REPORTAGEMobilisation patronale: «On ne peut pas nous donner dans une main ce que l’on nous prend dans une autre»

Mobilisation patronale: «On ne peut pas nous donner dans une main ce que l’on nous prend dans une autre»

REPORTAGEMalgré le discours pro-entreprise du gouvernement et d'importants allégements de charges, le patronat entamait ce lundi une semaine de mobilisation par une manifestation à Paris…
Romain Lescurieux

Romain Lescurieux

Pétards, cornes de brume et le tube des Daft Punk «Get Lucky» en fond sonore. Malgré un froid hivernal, c'est dans une ambiance réchauffée que les patrons ont battu le pavé parisien ce lundi matin à l’appel de la CGPME (Confédération générale du patronat des petites et moyennes entreprises) qui a réuni vingt-cinq organisations syndicales, dont celles des buralistes, des professionnels du bâtiment ou encore du transport.

Le but: dénoncer avec le Medef et l’Upa (Union professionnelle artisanale) – qui ont opté pour un autre mode de contestation – trente années d'une politique qui a, selon eux, «bridé» l'économie.

«Qu’ils nous laissent travailler»

Chapeaux sur la tête pour certains, Barbour sur le dos pour d'autres, entre «4.000 et 6.000» manifestants, ont défilé de la place Félix-Eboué jusqu’à Bercy dans le 12e arrondissement de la capitale. Un mouvement rare, et tout nouveau pour la plupart des participants. «C’est ma première fois dans la rue mais là il y a un ras-le-bol général. Qu’ils nous laissent travailler», expliquait Patrick, 70 ans, mains dans le dos et sifflet autour du cou.

>>Quand les patrons trouvent le chemin de la rue.
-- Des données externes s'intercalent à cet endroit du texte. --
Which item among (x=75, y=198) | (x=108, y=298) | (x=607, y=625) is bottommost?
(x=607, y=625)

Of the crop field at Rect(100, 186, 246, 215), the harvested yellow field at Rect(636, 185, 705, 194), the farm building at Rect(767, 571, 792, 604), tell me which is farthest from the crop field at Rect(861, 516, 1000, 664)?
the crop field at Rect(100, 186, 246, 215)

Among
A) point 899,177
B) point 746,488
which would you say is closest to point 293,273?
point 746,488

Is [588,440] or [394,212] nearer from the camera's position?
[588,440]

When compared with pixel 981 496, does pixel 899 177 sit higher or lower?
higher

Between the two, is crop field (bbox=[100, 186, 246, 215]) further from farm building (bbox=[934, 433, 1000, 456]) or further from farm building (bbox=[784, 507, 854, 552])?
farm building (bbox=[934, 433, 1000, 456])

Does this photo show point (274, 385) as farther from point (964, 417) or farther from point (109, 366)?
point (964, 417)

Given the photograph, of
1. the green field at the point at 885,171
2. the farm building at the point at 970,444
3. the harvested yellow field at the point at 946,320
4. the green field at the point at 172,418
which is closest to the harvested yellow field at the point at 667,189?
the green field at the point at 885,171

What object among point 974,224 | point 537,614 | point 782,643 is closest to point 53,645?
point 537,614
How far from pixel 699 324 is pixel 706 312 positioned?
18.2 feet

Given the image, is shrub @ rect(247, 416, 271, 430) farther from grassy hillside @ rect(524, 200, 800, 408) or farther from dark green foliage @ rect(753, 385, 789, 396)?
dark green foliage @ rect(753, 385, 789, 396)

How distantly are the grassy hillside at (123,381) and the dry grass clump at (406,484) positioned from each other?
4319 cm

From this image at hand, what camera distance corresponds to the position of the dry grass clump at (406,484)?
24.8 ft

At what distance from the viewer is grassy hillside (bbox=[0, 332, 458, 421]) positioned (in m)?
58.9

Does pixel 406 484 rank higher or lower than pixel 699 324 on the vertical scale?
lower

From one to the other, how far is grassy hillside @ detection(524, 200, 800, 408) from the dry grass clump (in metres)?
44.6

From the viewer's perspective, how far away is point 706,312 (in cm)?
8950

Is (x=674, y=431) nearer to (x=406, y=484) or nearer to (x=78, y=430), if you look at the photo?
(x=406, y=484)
Lire l’article ici.

Pour leur premier défilé depuis quinze ans, ces patrons des PME ne voulaient «pas passer pour des gens passéistes qui roulent en grosse voiture». «Nous ne sommes pas comme ça», expliquait Olivier, chargé de la communication de la Confédération. Equipés de pancartes, de chaînes et de cadenas, les manifestants criaient «PME-TPE cadenassées, libérez nos entreprises».

En tête de cortège, Jean-François Roubaud, président de la CGPME, détaillait les revendications et réclamait «la suspension immédiate» de trois mesures : «le compte individuel pénibilité, qui doit entrer en vigueur à partir de 1er janvier 2015, la durée minimum de 24 heures hebdomadaires pour les nouveaux contrats à durée déterminée et l'obligation d'informer les salariés au moins deux mois avant toute cession d'entreprise».
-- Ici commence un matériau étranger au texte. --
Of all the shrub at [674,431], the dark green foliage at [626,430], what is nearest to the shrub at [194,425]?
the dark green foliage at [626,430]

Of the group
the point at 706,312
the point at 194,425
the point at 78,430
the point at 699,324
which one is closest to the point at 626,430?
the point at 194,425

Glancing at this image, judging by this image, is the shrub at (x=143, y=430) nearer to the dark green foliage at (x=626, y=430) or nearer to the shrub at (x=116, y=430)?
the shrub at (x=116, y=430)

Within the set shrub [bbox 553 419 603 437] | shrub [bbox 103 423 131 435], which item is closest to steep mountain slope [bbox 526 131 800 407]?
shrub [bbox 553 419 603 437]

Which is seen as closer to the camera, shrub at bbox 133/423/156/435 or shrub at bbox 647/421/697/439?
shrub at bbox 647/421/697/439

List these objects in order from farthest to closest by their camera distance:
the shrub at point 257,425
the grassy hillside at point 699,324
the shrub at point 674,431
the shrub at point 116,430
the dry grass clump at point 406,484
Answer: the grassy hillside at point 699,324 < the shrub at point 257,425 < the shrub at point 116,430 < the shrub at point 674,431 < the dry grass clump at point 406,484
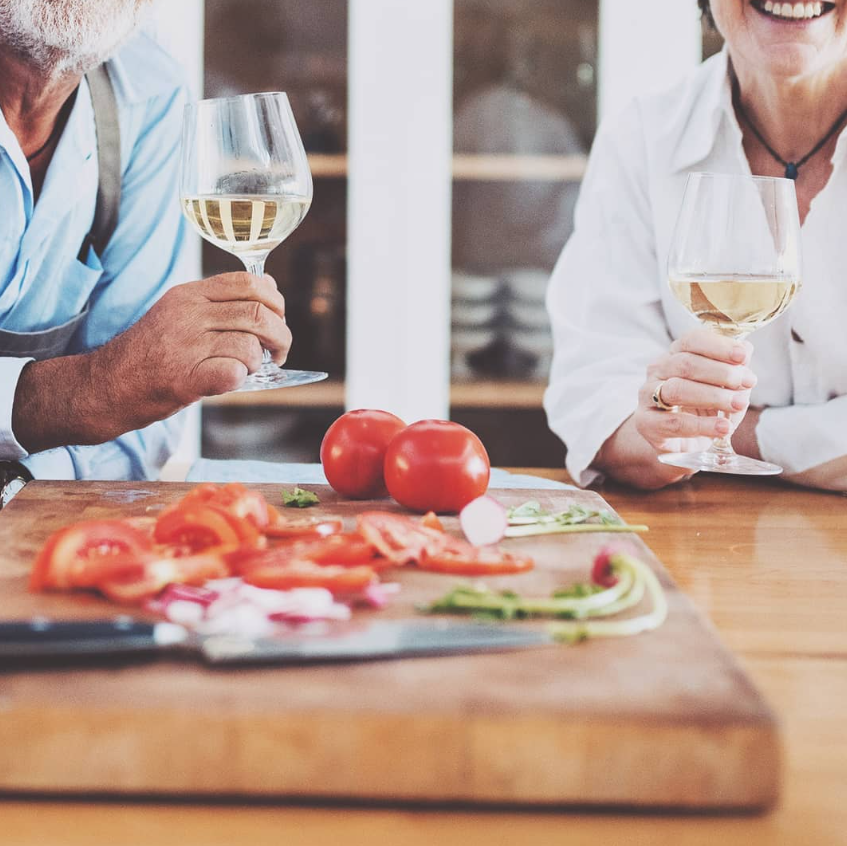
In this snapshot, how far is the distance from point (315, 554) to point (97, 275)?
3.11ft

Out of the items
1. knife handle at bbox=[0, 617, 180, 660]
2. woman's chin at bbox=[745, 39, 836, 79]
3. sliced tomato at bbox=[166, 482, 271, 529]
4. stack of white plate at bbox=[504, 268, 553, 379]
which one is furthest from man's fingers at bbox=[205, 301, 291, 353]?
stack of white plate at bbox=[504, 268, 553, 379]

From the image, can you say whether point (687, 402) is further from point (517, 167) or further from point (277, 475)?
point (517, 167)

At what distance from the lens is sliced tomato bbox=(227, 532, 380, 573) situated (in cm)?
81

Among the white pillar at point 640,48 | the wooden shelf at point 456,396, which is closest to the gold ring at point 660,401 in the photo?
the wooden shelf at point 456,396

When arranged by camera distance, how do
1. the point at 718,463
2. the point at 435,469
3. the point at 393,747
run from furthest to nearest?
1. the point at 718,463
2. the point at 435,469
3. the point at 393,747

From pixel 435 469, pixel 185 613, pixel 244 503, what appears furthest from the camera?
pixel 435 469

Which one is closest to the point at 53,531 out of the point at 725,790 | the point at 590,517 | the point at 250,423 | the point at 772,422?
the point at 590,517

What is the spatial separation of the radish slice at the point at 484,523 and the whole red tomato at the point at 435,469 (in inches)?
5.2

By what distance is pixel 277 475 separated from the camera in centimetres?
142

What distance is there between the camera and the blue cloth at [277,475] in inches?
54.0

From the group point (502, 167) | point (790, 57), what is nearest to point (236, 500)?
point (790, 57)

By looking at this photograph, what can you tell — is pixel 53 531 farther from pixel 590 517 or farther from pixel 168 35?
pixel 168 35

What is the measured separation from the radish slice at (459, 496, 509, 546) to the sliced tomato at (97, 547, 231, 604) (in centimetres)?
26

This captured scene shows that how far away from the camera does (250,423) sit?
3.14 m
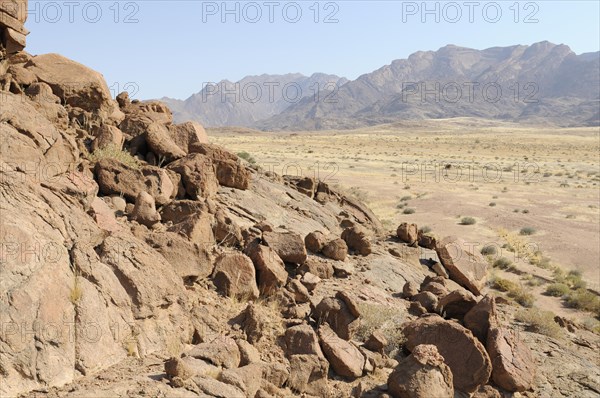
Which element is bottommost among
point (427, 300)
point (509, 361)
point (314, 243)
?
point (509, 361)

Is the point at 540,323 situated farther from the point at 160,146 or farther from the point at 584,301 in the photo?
the point at 160,146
Pacte de responsabilité, CICE, discours de Valls au Medef : Insuffisant?

«La pénibilité est tellement complexe qu’elle est impossible à mettre en place dans les PME. Et si on l’applique il faudra embaucher une personne pour dix salariés», expliquait Alain. «Ensuite, la transmission doit continuer à se faire dans la discrétion pour ne pas mettre en danger l’entreprise», ajoutait-il. Enfin, «la durée minimum de 24 heures hebdomadaires est une mesure inutile dans une conjoncture de crise».

>>Manuel Valls déclare sa flamme aux patrons. Lire l'article ici

Il y a encore peu, le patronat français applaudissait pourtant des deux mains le discours pro-entreprise de Manuel Valls au Medef et les allégements de charges du pacte de responsabilité. Un paradoxe? Non, s’offusquaient ce lundi certains manifestants: «C’est comme si on devait remercier le gouvernement de nous casser les deux jambes plutôt que de nous écraser», s’emportait Michel. «Les annonces ne sont pas satisfaisantes. On nous a tellement pris que les 41 milliards promis aux entreprises ne suffisent pas», affirmait de son côté Olivier.

«Nous sommes pour le CICE et le Pacte de responsabilité mais il aurait aussi été plus simple de ne pas augmenter les impôts, les taxes et les charges sur les sociétés. On ne peut pas nous donner dans une main ce que l’on nous prend dans une autre», scandait Jean-François Roubaud, debout sur un camion stationné non loin des fenêtres du ministère de l'Economie.